▶ **提示文**
-------------------------

当方も正直、この人がそういうことを言いたくなる気持ちを理解しないではないですが、でもしょうがないですよね。別に亡命だけが人生ではないし、取るべき道でもないですから。

チベットの人間が、ほぼ全員亡命したりどこかに逃げ出したとかいうのならまた話は違いますが、大多数は理由はともかくチベットにとどまっているわけですから、そうなれば、やはりチベット人の誰かが働かなければしかたないでしょう。それで、この記事に出てくる人は、ダライ・ラマの護衛をしていたというのですから、つまりは相当な名家の出身なのでしょう。そうなると、この人の兄弟もたぶんそういう点を買われて中国政府のもとで働いた可能性が高い。そういう人は必ず必要なのだから、それは非難するには値しないでしょう。この人は、プンツォク・ワンギャル(プンワン)も裏切者だと考えているのでしょうが、残念ながらこの人よりプンワンやこの人の兄弟のほうが、チベット人の役にはずっと立っているでしょう。この人は、そういうことを絶対認めないでしょうが。失礼ですが、60年インドで亡命生活を送っている人より、プンワンやこの人の兄弟のほうが、はるかにチベット人のために尽くしたし、またできることも多かったはずです。

だいたいこの人はどっちみちいまさらチベットに帰るわけにもいかないでしょうが、仮に兄弟とこの人の立場が入れ替わっていたら、やはりこの人は中国政府のために働いていた可能性も高かったはずです。そして兄弟の誰かが、インドでこの人のことを批判しているというのは、けっして空想次元のことではないでしょう。これも決してこの人は認めないでしょうが、必ずしもそういうものでもない。

さてここで、小島衣料という会社の経営者である実業家でありチベットにも詳しい小島正憲氏の見解をご紹介します。「そんなん素人じゃん」と思われるかもですが、たとえば現ダライ・ラマとも親しい石濱裕美子早稲田大学教授のようなチベットオタク、ダライ・ラマ狂信者のような人物からは決して聞くことができない貴重なご意見だと思います。

-------------------------

▶ **収集データ**

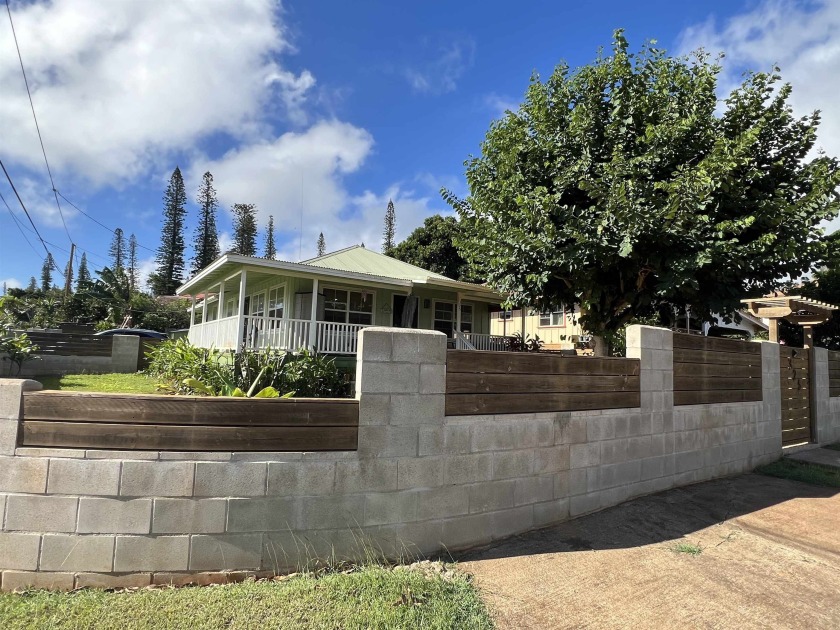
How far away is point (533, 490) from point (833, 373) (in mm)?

-------------------------

▶ **作業目標**
チベット人の亡命をめぐる提示文から、「当方も正直、この人がそういう」で始まり「きることも多かったはずです。」で終わる部分を一字一句変えずに書き写せ。

▶ **作業結果**
当方も正直、この人がそういうことを言いたくなる気持ちを理解しないではないですが、でもしょうがないですよね。別に亡命だけが人生ではないし、取るべき道でもないですから。

チベットの人間が、ほぼ全員亡命したりどこかに逃げ出したとかいうのならまた話は違いますが、大多数は理由はともかくチベットにとどまっているわけですから、そうなれば、やはりチベット人の誰かが働かなければしかたないでしょう。それで、この記事に出てくる人は、ダライ・ラマの護衛をしていたというのですから、つまりは相当な名家の出身なのでしょう。そうなると、この人の兄弟もたぶんそういう点を買われて中国政府のもとで働いた可能性が高い。そういう人は必ず必要なのだから、それは非難するには値しないでしょう。この人は、プンツォク・ワンギャル(プンワン)も裏切者だと考えているのでしょうが、残念ながらこの人よりプンワンやこの人の兄弟のほうが、チベット人の役にはずっと立っているでしょう。この人は、そういうことを絶対認めないでしょうが。失礼ですが、60年インドで亡命生活を送っている人より、プンワンやこの人の兄弟のほうが、はるかにチベット人のために尽くしたし、またできることも多かったはずです。